Very nice image – excellent pose, detail and color, with a lovely subdued BG. If you have more room in the original, including the feet, with a little “base” to stand on, is a very desirable feature. The whites on the flank look blown – you can possibly recover detail there in the raw file.
If that was a fixed focal length 400, it’s quite understandable that you couldn’t fit everything in. If the subject is still long enough, I’ll do 2 frames and stitch a pano – it’s surprising how well it can work.
Your second shot is very nice and deserving of a separate post!
I agree with @Diane_Miller about the second shot. I like seeing the front end of these magnificant creatures. I would darken the BG or maybe even better yet the animals so there is a clear difference between the two.
Hi Sue, good observations and advice above. I really like the image in the comments. Great to see these two in some form of interaction. Well composed.

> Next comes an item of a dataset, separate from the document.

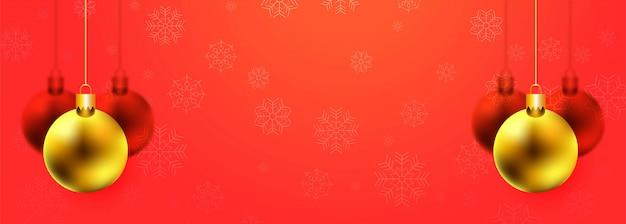 Banner colorido lindo decorativo bola de natal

LOL Actually I guess I did know this. I have some great photos of females and some with their kids. I will post one later today. But thanks for reminding me…the males have this large curled horns.
Try it in your yard or anywhere. The issue is if you do it with a wide angle lens you can get parallax errors. For wide angles, the lens needs to be on a tripod and rotated around a special point in the lens called the entrance pupil. Lots of info on Google, along with easy ways to determine it for any lens and its various focal lengths if it is a zoom. For telephoto shots without a lot of close FG, no issues. It’s easy to get good results with handholding. Just caution not to change focus. There is some leeway if autoexposure changes – it will magically be corrected!